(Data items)
==================================================
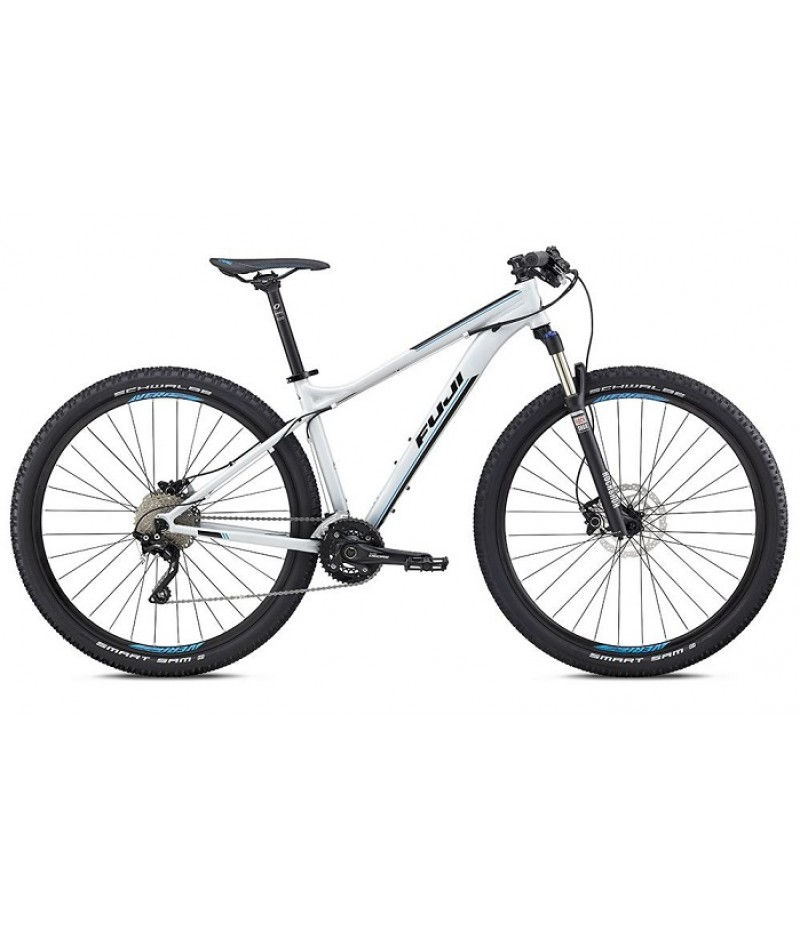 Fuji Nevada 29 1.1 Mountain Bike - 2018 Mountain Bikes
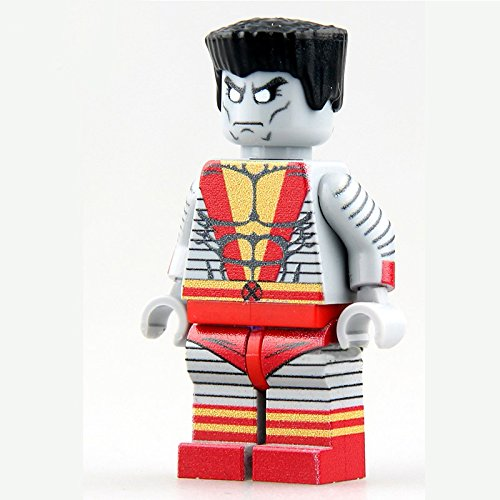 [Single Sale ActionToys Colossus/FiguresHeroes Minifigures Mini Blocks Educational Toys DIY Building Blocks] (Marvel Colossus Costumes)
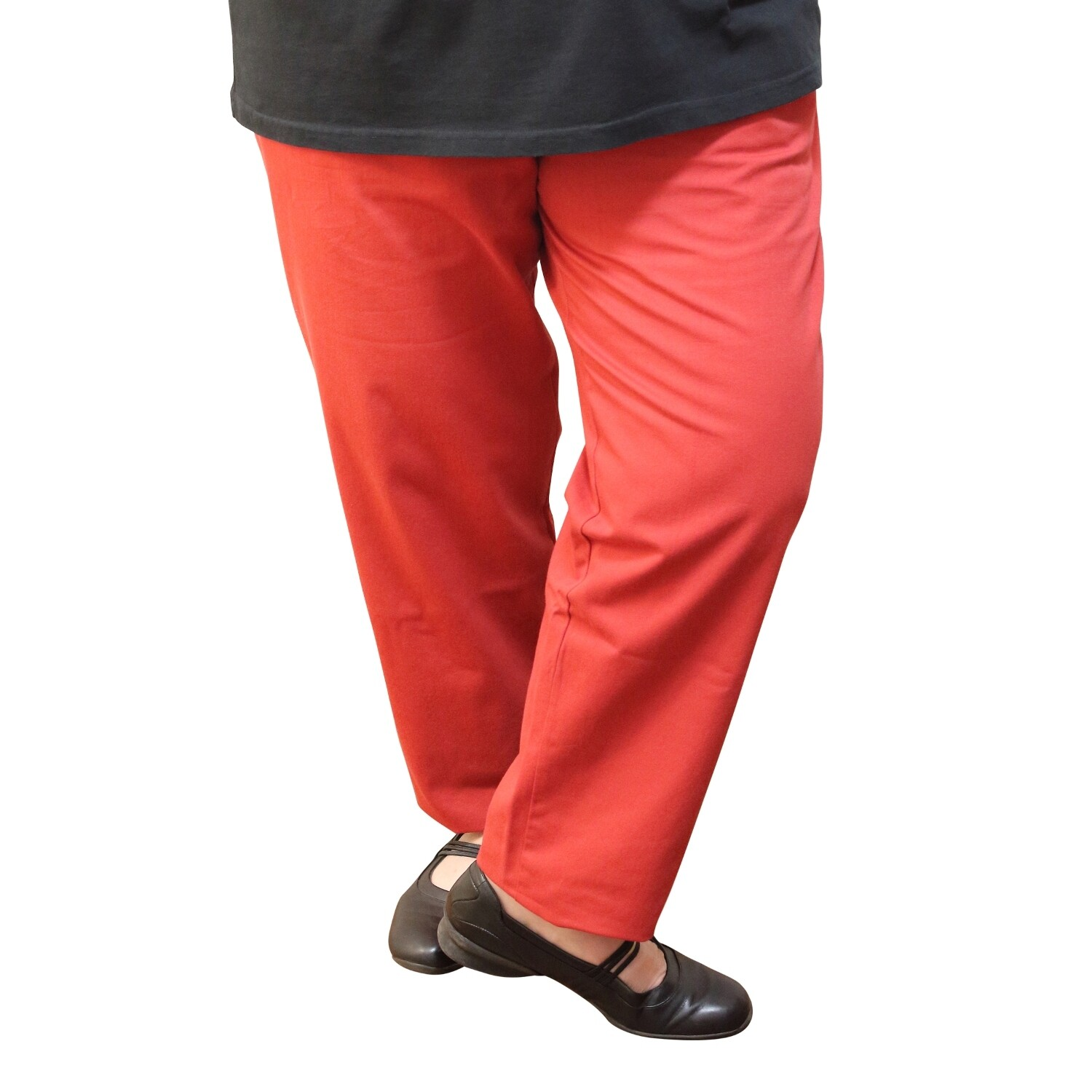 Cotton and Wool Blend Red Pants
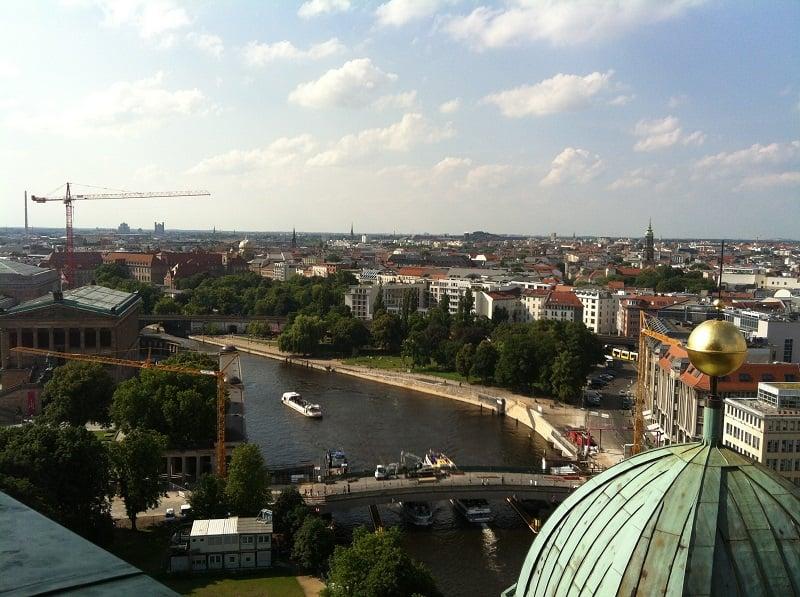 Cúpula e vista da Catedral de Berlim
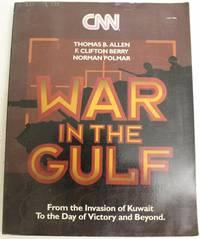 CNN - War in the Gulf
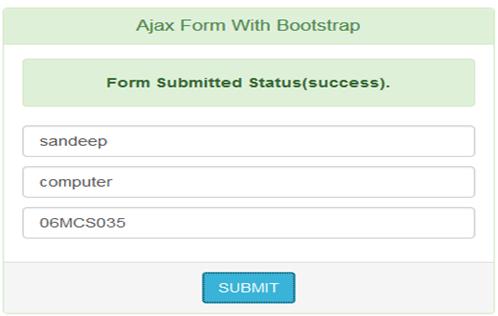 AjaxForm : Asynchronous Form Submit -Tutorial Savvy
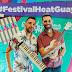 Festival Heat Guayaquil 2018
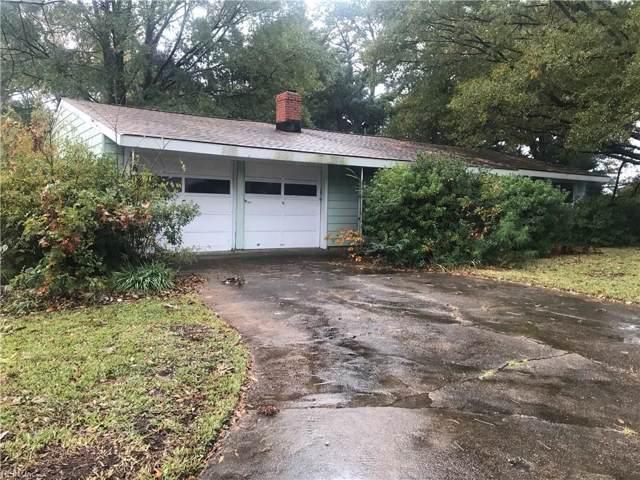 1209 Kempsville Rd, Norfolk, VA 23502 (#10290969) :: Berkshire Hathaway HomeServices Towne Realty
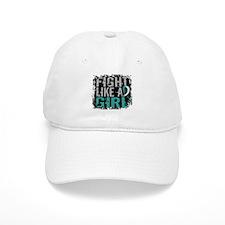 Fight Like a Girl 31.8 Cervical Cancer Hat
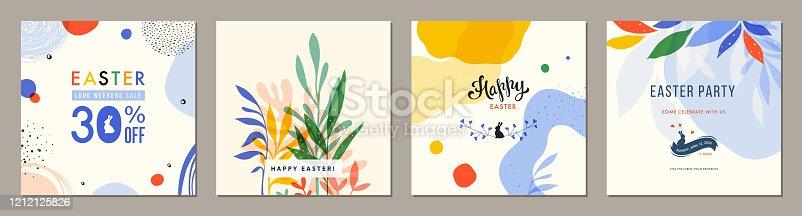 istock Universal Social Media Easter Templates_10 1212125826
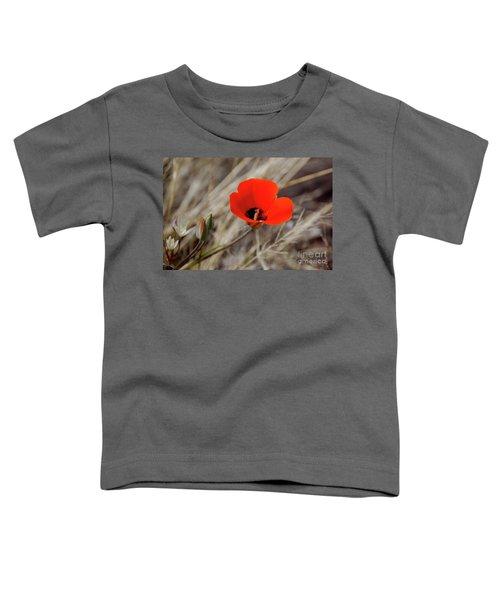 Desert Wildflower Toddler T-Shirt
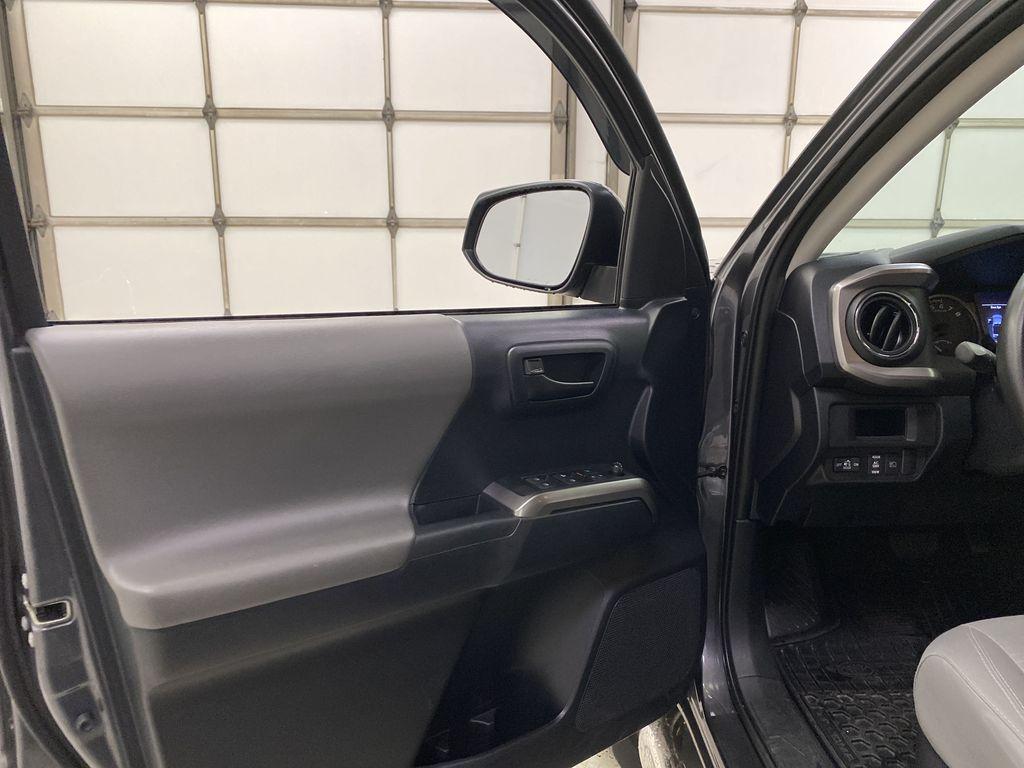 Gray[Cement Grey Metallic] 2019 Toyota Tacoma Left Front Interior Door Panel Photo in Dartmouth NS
==================================================
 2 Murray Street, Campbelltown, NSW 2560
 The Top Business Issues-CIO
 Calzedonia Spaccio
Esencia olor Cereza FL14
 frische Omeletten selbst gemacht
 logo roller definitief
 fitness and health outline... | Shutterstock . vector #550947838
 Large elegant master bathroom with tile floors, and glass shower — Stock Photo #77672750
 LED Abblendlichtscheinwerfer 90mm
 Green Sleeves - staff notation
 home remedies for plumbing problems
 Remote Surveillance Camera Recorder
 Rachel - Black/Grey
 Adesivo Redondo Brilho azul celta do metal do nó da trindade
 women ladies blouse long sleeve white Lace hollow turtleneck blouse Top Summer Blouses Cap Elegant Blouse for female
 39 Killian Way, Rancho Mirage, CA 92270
==================================================
WORK ORDER: Above are the records. Print exactly, and only, the lines from the line with "fitness and health" to the line with "39 Killian Way, Rancho Mirage, CA 92270", both inclusive.

ANSWER BOX:
 fitness and health outline... | Shutterstock . vector #550947838
 Large elegant master bathroom with tile floors, and glass shower — Stock Photo #77672750
 LED Abblendlichtscheinwerfer 90mm
 Green Sleeves - staff notation
 home remedies for plumbing problems
 Remote Surveillance Camera Recorder
 Rachel - Black/Grey
 Adesivo Redondo Brilho azul celta do metal do nó da trindade
 women ladies blouse long sleeve white Lace hollow turtleneck blouse Top Summer Blouses Cap Elegant Blouse for female
 39 Killian Way, Rancho Mirage, CA 92270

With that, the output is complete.